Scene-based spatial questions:
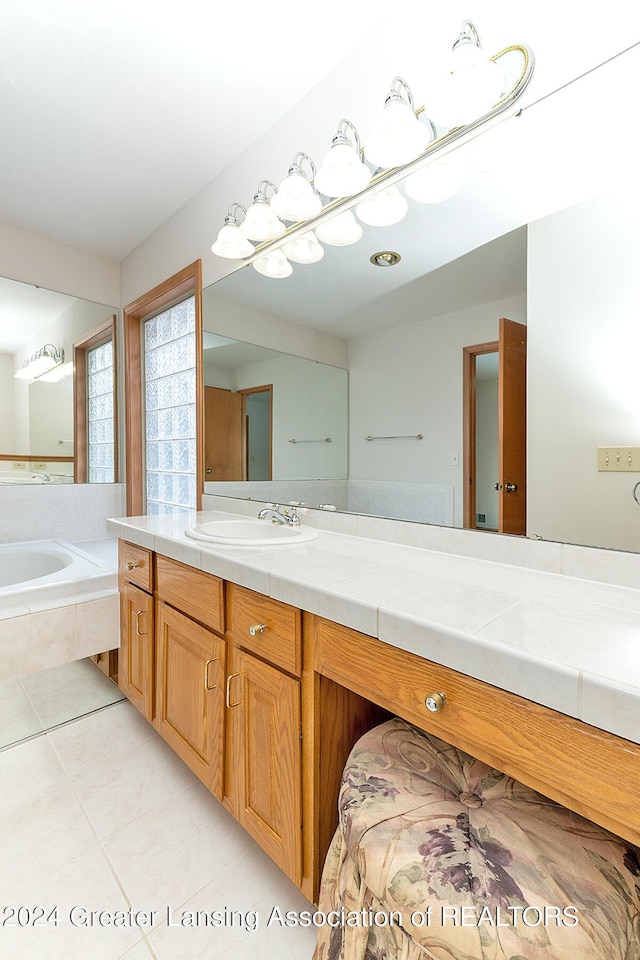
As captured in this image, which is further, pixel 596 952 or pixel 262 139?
pixel 262 139

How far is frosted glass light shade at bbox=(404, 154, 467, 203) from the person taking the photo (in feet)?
4.18

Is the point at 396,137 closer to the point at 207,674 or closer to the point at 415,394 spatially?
the point at 415,394

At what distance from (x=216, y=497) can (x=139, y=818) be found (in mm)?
1279

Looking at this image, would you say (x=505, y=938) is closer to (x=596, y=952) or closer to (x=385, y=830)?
(x=596, y=952)

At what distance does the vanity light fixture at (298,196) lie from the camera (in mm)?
1626

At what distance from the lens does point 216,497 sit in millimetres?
2230

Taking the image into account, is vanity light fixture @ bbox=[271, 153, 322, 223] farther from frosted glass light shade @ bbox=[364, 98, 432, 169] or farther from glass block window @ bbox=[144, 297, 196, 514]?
glass block window @ bbox=[144, 297, 196, 514]

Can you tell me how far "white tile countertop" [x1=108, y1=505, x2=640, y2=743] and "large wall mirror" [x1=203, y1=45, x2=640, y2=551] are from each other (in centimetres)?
17

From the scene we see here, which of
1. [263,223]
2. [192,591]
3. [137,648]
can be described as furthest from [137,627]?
[263,223]

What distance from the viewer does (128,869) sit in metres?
1.23

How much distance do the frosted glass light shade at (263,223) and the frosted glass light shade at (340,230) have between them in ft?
0.72

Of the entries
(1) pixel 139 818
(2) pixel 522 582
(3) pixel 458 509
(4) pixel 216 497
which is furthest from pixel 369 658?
(4) pixel 216 497

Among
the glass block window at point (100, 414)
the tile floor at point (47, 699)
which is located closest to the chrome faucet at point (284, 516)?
the tile floor at point (47, 699)

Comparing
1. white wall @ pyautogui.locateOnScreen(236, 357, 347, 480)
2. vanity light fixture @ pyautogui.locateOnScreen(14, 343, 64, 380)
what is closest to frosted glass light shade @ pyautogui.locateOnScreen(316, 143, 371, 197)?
white wall @ pyautogui.locateOnScreen(236, 357, 347, 480)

Task description. Write the entries above out again exactly, but not the pictures.

Solution.
As captured in this image, which is further, pixel 596 952 or pixel 262 139?
pixel 262 139

How far is frosted glass light shade at bbox=(404, 154, 467, 203) from the person taking the photo (in feet)?
4.18

Is the point at 396,137 closer to the point at 207,674 or closer to the point at 415,394 spatially?
the point at 415,394

At what distance from (x=216, y=497) can (x=139, y=818) be found (in mm)?
1279

Looking at this image, would you say (x=505, y=938) is closer to (x=596, y=952) or closer to (x=385, y=830)?
(x=596, y=952)

At what distance does the vanity light fixture at (298,196) lie from the camera (in mm)?
1626

At what distance from the lens does point 216,497 sit in millimetres?
2230

Taking the image into account, is vanity light fixture @ bbox=[271, 153, 322, 223] farther from frosted glass light shade @ bbox=[364, 98, 432, 169] or farther from glass block window @ bbox=[144, 297, 196, 514]?
glass block window @ bbox=[144, 297, 196, 514]

Can you tell me how far "white tile countertop" [x1=108, y1=505, x2=640, y2=743] and "large wall mirror" [x1=203, y1=45, x2=640, y2=551] are from each other (in centimetres)?
17

From the scene we see here, which of
1. [263,223]
2. [192,591]
3. [137,648]
can be described as furthest from [137,627]?
[263,223]

What distance from the viewer does (128,869) sit in metres?
1.23

How much distance do the frosted glass light shade at (263,223) and the frosted glass light shade at (340,230) have between them in ft?
0.72

Of the entries
(1) pixel 139 818
(2) pixel 522 582
(3) pixel 458 509
(4) pixel 216 497
which is furthest from pixel 369 658?
(4) pixel 216 497

Among
the glass block window at point (100, 414)
the tile floor at point (47, 699)
which is located closest to the chrome faucet at point (284, 516)?
the tile floor at point (47, 699)

Comparing
1. white wall @ pyautogui.locateOnScreen(236, 357, 347, 480)
2. vanity light fixture @ pyautogui.locateOnScreen(14, 343, 64, 380)
what is closest to frosted glass light shade @ pyautogui.locateOnScreen(316, 143, 371, 197)?
white wall @ pyautogui.locateOnScreen(236, 357, 347, 480)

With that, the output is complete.